Why is it hard for some people, even people with a great deal of assets, to save, invest and make sound decisions about retirement?

Why is it hard to save? Because it’s more fun to spend! There are some really big issues of behavioral economics here. Brain research indicates that it is important to try to get people to address these issues using the front of the brain–the prefrontal cortex–where they can reason and analyze. Unfortunately, many of us succumb to the emotional impulses of the older reptile brain rather than the reasoned responses of the newer reasoning brain.

That does sound like a job for behavioral economists, or maybe psychologists.

No question about it. People really don’t want to think deeply about their inevitable demise. I experienced this with my neighbor. We were talking, and I said, "I know how old you are and how old your wife is. Let me produce a plot of the probabilities, year by year by year, that you will both be alive, that only you will be alive, that only she will be alive and that you both will be dead." I produced the graph and gave it to him the next day. Neither he nor his wife wanted to see it. But without seriously considering such information, how can you even begin to make sensible decisions about how much money to spend now?

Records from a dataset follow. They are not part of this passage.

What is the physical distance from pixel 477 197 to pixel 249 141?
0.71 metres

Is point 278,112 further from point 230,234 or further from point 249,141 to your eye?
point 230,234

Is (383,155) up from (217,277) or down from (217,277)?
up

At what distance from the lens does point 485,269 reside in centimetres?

Do you think your current research is Nobel worthy?

No. Most scientific progress comes from gradual accretion. For good reasons the Nobel committee will identify one, two or three people with a body of work. Among other things, this helps popularize the importance of science in the public mind. But will one or two people rise sufficiently above the many, many researchers who are doing important work in the field of retirement economics to be worthy of being singled out? Perhaps. But I view my work in this area as applying a combination of fairly standard economics and fairly standard actuarial and behavioral concepts to this particular class of problems. I certainly don’t anticipate anyone looking at anything I’ve done or am likely to do in this area and saying: "Wow, nobody thought of that. What a huge breakthrough that was."

What was it like to win a Nobel Prize?

When people ask, I say, "First of all, it’s really nice. If they offer you one, you should take it." It’s an incredibly heady experience, to be sure.